ŞEYH ESAD ERBİLİ HAZRETLERİ

41 9 7
                                    

Anne ve baba tarafından seyyid olan Erbilli Şeyh Esad Efendi'nin dedesi Şeyh Hidayetullah Efendi, Mevlânâ Halid-i Bağdadi Hazretleri'nin Erbil Halifesi'dir.

Hem Nakşî hem de Kadiri icazeti alan bir âlimdir.

1883'de İstanbul'a gelir. Fatih Camii'nde ders okutur. Ünü kısa zamanda yayılan Erbilî Hazretleri'ni Abdülhamid Han'ın damadı Halid Paşa saraya davet eder, sohbetlerinden istifade eder.

İstanbul'da bütün tarikatları aynı çatı altında toplayan heyetin isteğiyle Şeyhler Heyeti'nin reisi seçilir.

Cumhuriyet'ten sonra bir kenara çekilir, zikir ve ayini terk eder. Yalnız ilmî ve dinî sohbetler yapar.

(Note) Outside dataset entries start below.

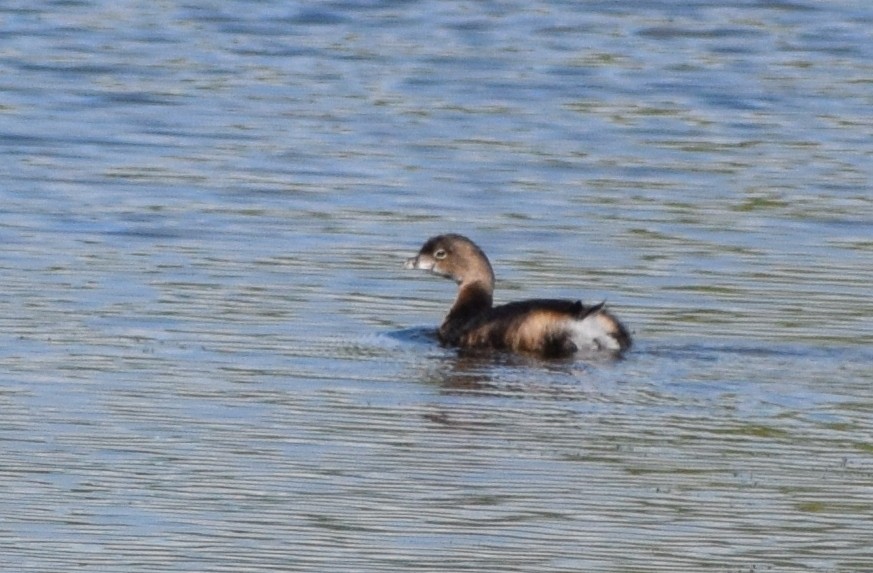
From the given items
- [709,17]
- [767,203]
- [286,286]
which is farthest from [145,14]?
[286,286]

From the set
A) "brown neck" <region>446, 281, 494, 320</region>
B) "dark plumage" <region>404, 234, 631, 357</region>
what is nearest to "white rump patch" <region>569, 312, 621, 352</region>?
"dark plumage" <region>404, 234, 631, 357</region>

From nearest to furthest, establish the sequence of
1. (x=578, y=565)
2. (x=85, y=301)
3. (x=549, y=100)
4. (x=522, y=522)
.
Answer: (x=578, y=565), (x=522, y=522), (x=85, y=301), (x=549, y=100)

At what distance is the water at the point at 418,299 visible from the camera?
23.2 ft

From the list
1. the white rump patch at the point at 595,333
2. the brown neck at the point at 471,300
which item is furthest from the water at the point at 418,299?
the brown neck at the point at 471,300

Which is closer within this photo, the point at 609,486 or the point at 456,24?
the point at 609,486

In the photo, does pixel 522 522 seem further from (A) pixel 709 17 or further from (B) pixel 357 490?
(A) pixel 709 17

1925'te İstiklâl Mahkemeleri ile başlayan rüzgâr onu da içine alır. Zira 1930'da özellikle Nakşîler aleyhinde kampanyalar başlar.

Menemen olayında ise bir numaralı suçlu olarak gösterilir. Başlarına gelecekleri fark eden oğlu Ali Efendi babasına, "Babacığım, ben havayı beğenmiyorum. Etrafımızda uğursuz gölgeler dolaşıyor. Evimiz ve sokağımız tarassut altında. Bir tedbir alalım. Mesela köşkteki kalabalığı dağıtalım, onları memleketlerine gönderelim. Biz de göz önünden silinelim." der.

Esad Erbili Hazretleri ise acı bir tebessümle şu cevabı verir: "Allah'ın takdiri neyse o olacaktır. Bana öyle geliyor ki, ok yaydan çıkmış ve hakkımızda karar alınmıştır. Yani tedbir zamanı geçmiştir."

23 Aralık 1930'da tutuklanır, Menemen'e sevk edilir. İdam talebiyle yargılanır fakat o sırada yaşı 90'ı geçtiği için yürümekte bile zorlanıyordur. Cezası müebbede çevrilir. Oğlu Ali Efendi ise idam edilir.

Üremi tedavisi için Menemen'e askerî hastaneye gönderilir. Tedavisi devam ederken 4 Mart gecesinde vefat eder. İddialara göre damar içi enjeksiyon ile zehirlendiği söylenir. Cenazesi ailesine verilmez, Menemen'de defnedilir.

Vatan için İSLÂM için canını verenelere vatan haini diyenler gerçekte onlar vatan hainidir.